Now the Saudis, along with Bahrain, and the United Arab Emirates, have announced the withdrawal of their ambassador from neighboring Qatar. The three released a long, murky statement that basically accused Qatar of failing to implement an agreement among the Gulf Cooperation Council (GCC) members to work together to ensure their security, to refrain from interfering in each other’s internal affairs, and to halt support for “hostile media.” That was a clear reference to Al Jazeera, the popular satellite news channel financed by Qatar’s ruling family, which among other things provides a forum for the popular preacher Youssef al-Qaradawi, a vocal critic of Saudi Arabia and the UAE.

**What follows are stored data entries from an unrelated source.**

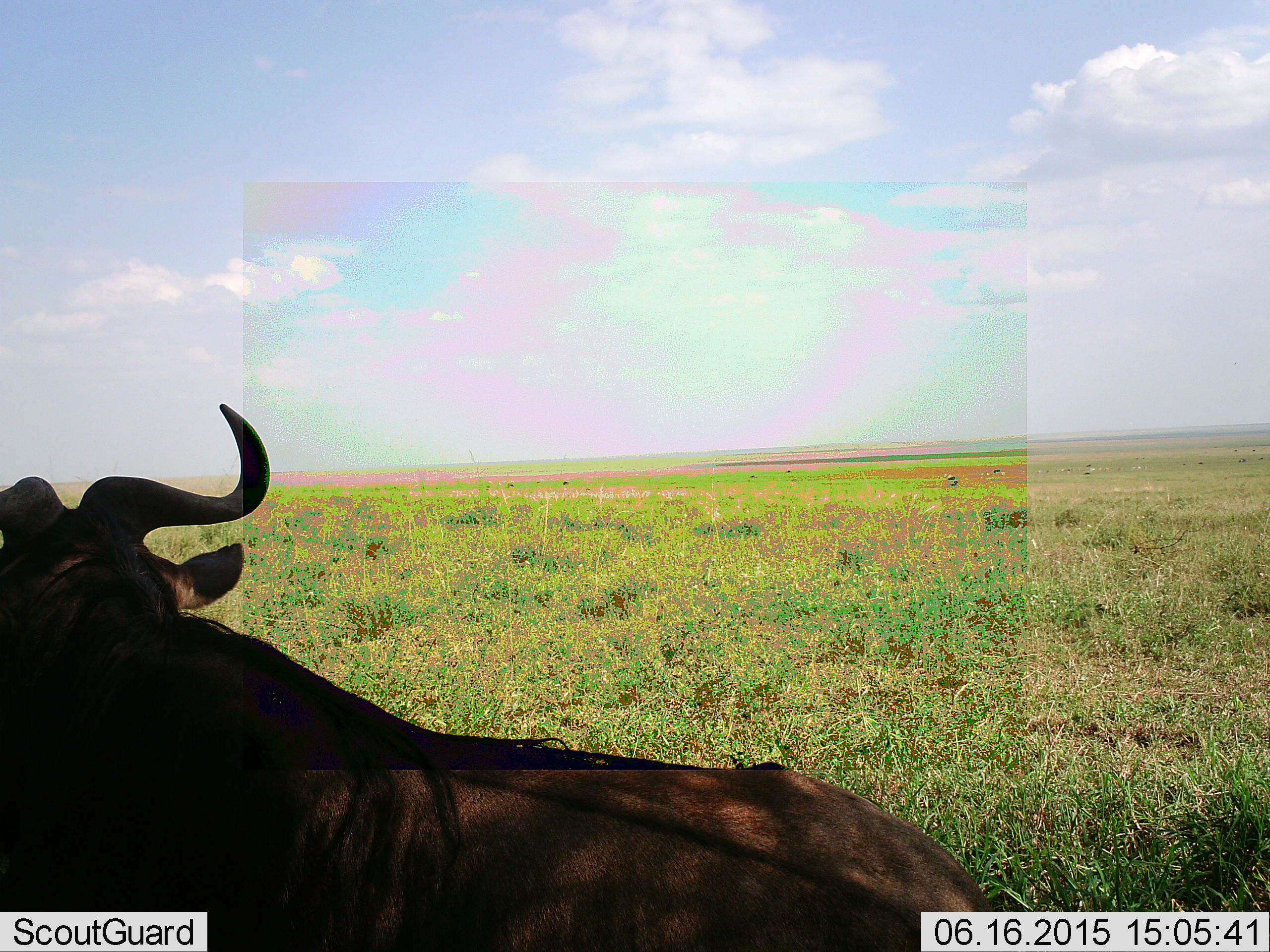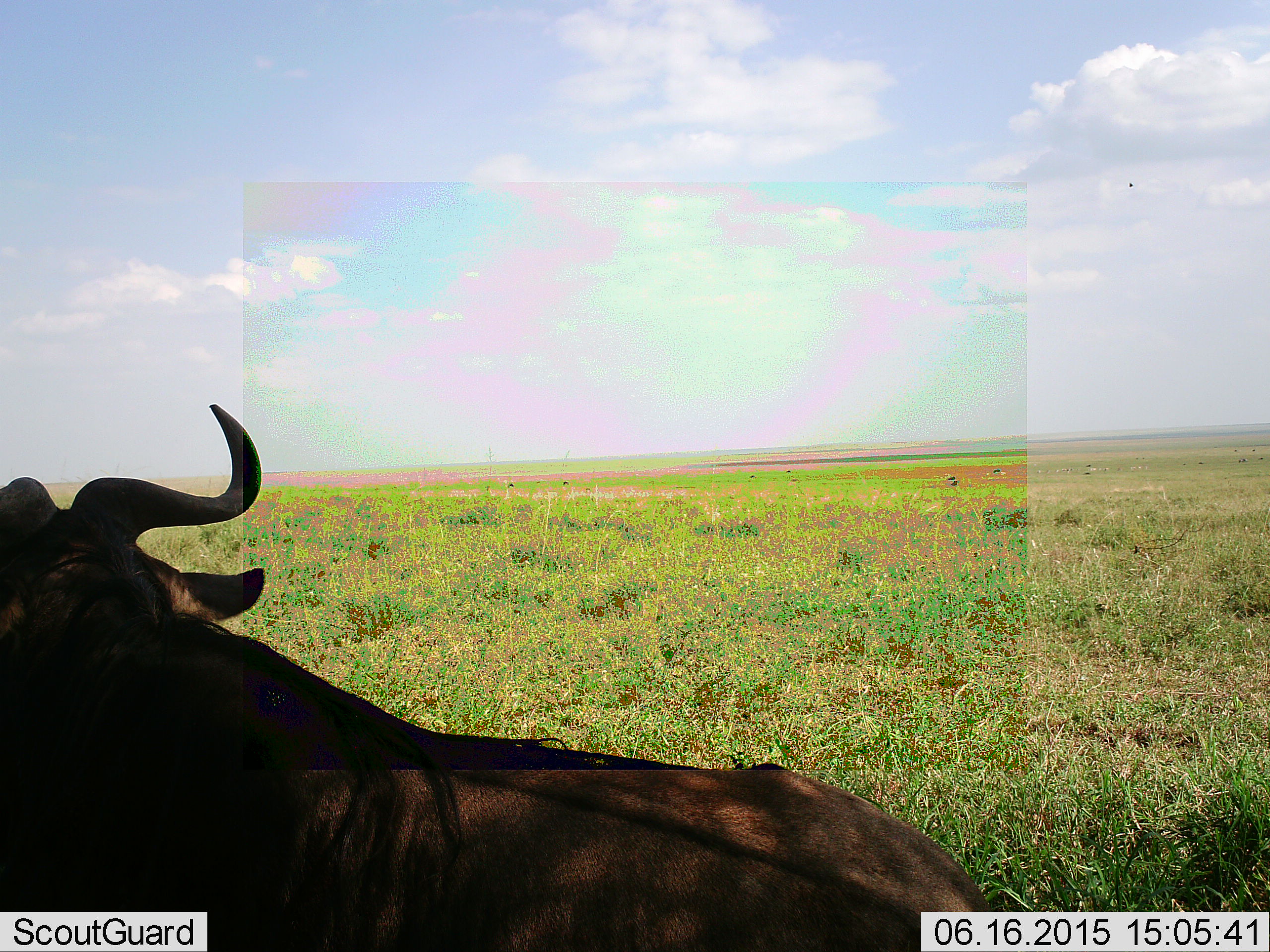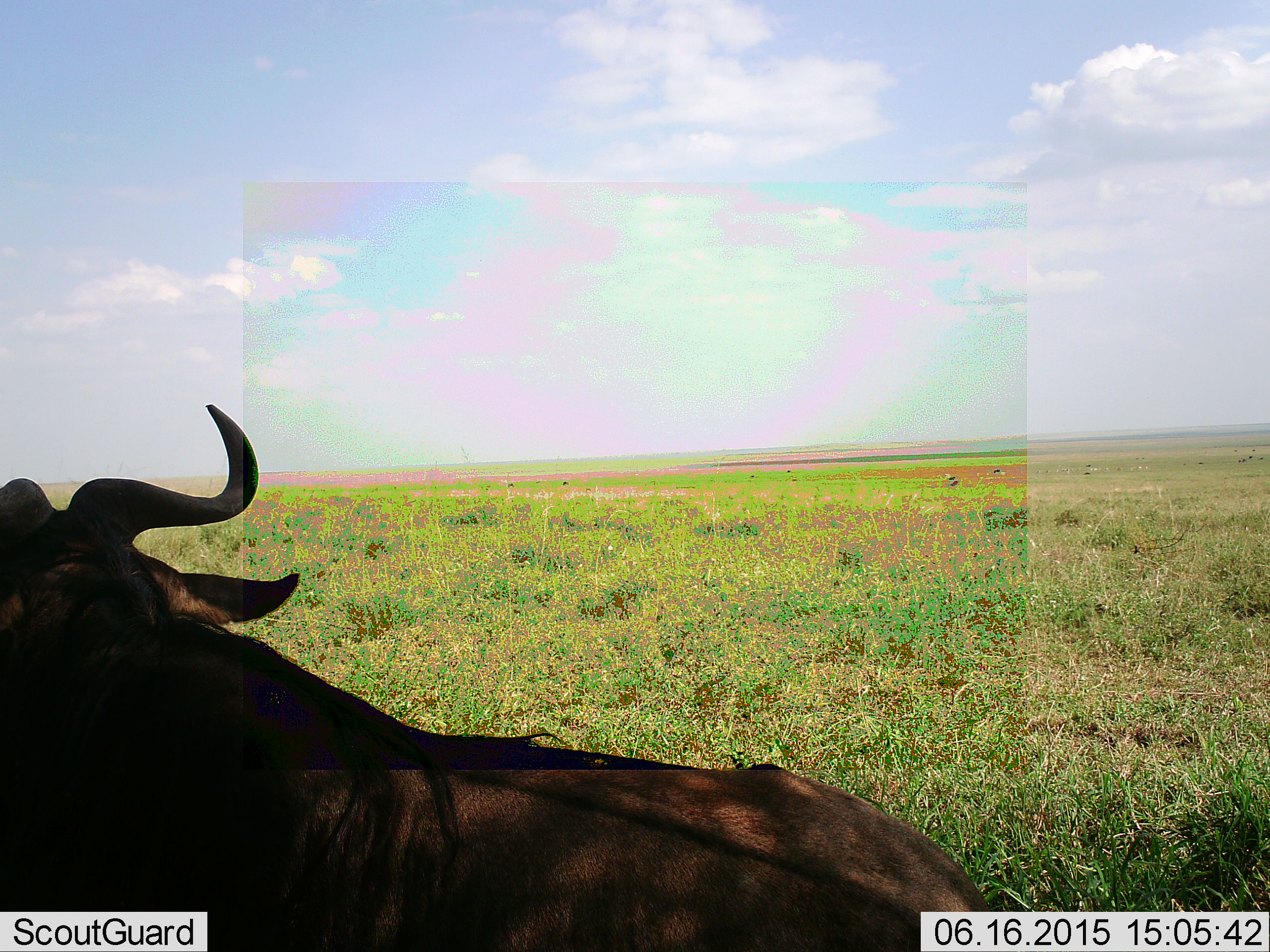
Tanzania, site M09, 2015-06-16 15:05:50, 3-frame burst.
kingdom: Animalia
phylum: Chordata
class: Mammalia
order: Artiodactyla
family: Bovidae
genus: Connochaetes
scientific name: Connochaetes taurinus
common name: blue wildebeest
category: wildebeest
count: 1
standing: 20%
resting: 80%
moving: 0%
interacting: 0%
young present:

The Saudis, who support the military government that took over in Egypt last year, have made no secret of their displeasure with Qatar’s backing of the previous government, which was headed by the Muslim Brotherhood and President Mohamed Morsi. The military government in Cairo joined Saudi Arabia, the UAE and Bahrain in withdrawing its ambassador from Doha, a hollow gesture since he had already left.
On Friday, Saudi Arabia formally designated the Brotherhood, many of whose members have found refuge in Qatar as Egypt cracked down on them, a terrorist organization. The Saudis’ quarrel with the Brotherhood is not about religious issues; their problem is the popularity of the Brotherhood as a political organization, which by its nature poses a threat to the al-Saud regime.

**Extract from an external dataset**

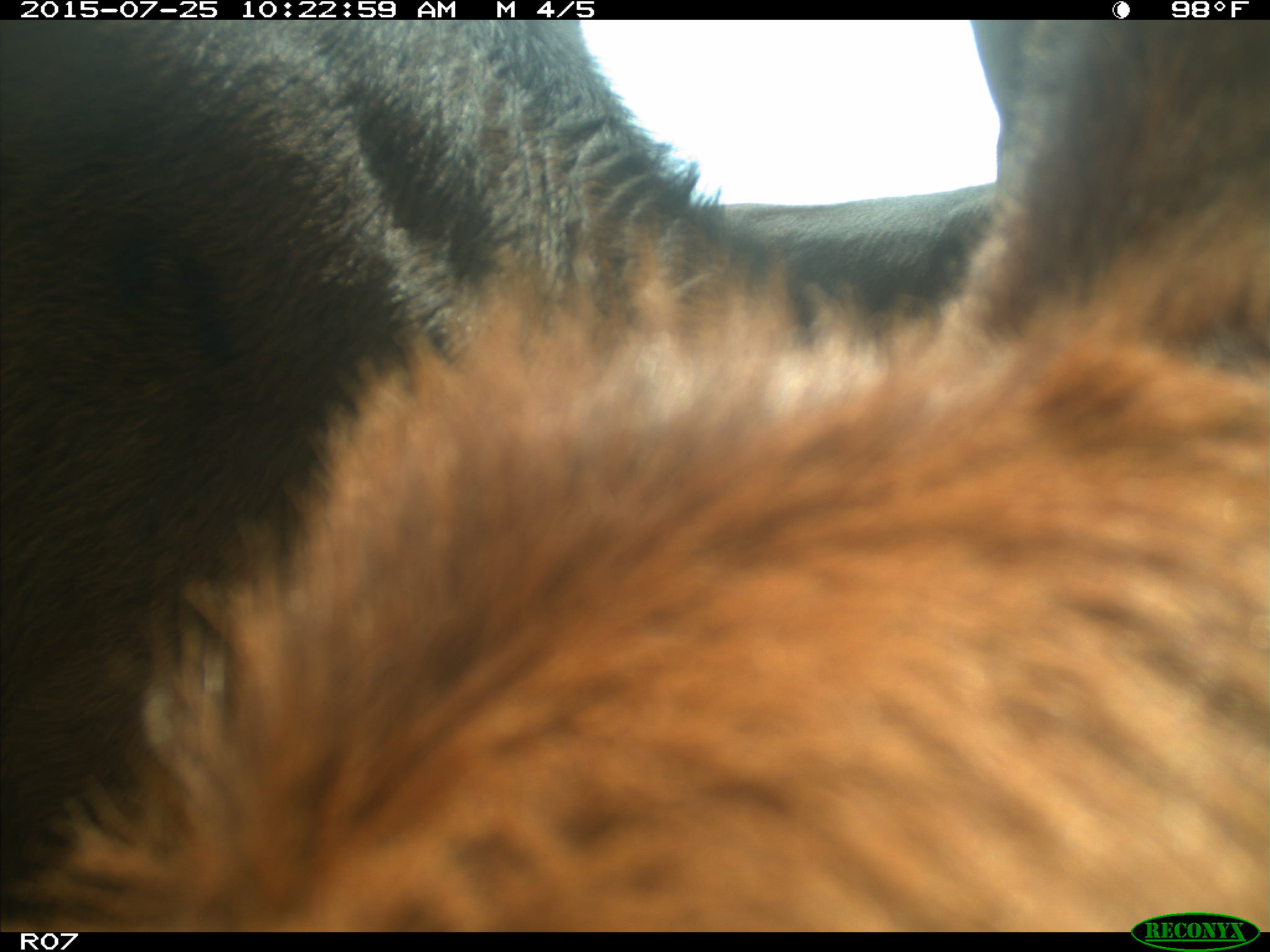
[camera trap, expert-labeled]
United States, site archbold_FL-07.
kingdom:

For Saudi Arabia, the public breakdown of comity within the GCC represents a sharp policy reversal. Just three months ago, at a GCC summit meeting, Saudi Arabia was promoting the idea of a formal political union among the six members. That plan was shot down by Oman, not by Qatar, but it is highly unlikely that Qatar would have supported it had it come to a vote. Although dwarfed by Saudi Arabia in size, Qatar has been playing an outsize role in regional affairs that is often out of synch with Riyadh, in Syria as well as in Egypt, and Doha would not have welcomed the inevitable Saudi dominance of a closer, formal union.

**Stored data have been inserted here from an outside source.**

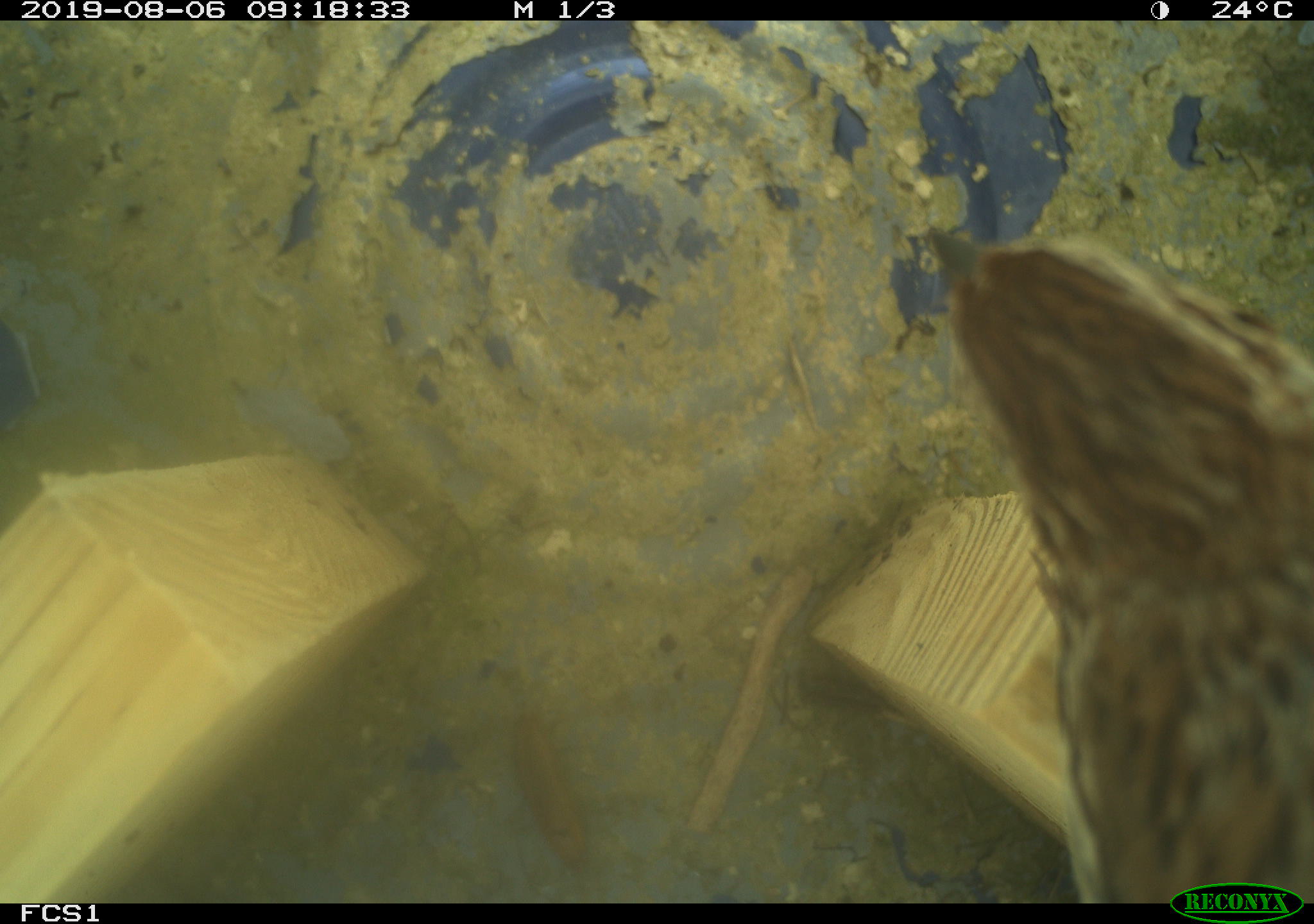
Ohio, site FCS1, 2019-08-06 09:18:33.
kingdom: Animalia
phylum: Chordata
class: Aves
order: Passeriformes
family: Passerellidae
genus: Melospiza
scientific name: Melospiza melodia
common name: song sparrow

The Saudis might ask themselves how their diplomacy over the past three years or so has advanced their objectives. They wanted a friendly government in Iraq that would resist Iranian encroachment. They wanted the U.N. Security Council to turn up the heat on Israel in favor of the Palestinians. They demanded an end to the civil war in Syria even as they supported rebels fighting to oust President Bashar al-Assad. And they espoused a political union of the GCC members. None of those goals appears within reach, nor is it apparent that Riyadh, having withdrawn from the diplomatic arena, has a Plan B for achieving any of them. Perhaps some new strategy will emerge after President Obama visits Riyadh later this month.

The GCC was not created to be a defense organization; it was created to promote political and economic solidarity among the Gulf monarchies. That objective has long been unrealistic as the members went their own way on everything from energy policy to relations with Iran. Now it appears to be entirely out of reach.

For the United States, the diplomatic spat within the GCC might seem to be a minor concern, except that Washington has been pumping advanced weapons into the member states in a longstanding effort to form an effective regional security force that would confront Iranian ambitions. Recognizing that the members would never agree on a joint military command, U.S. defense officials have promoted a policy of providing compatible equipment and communications systems that in the event of a direct threat could all function in coordination with each other and with the U.S. Central Command. Those efforts will continue, regardless of the tensions among the GCC’s leaders.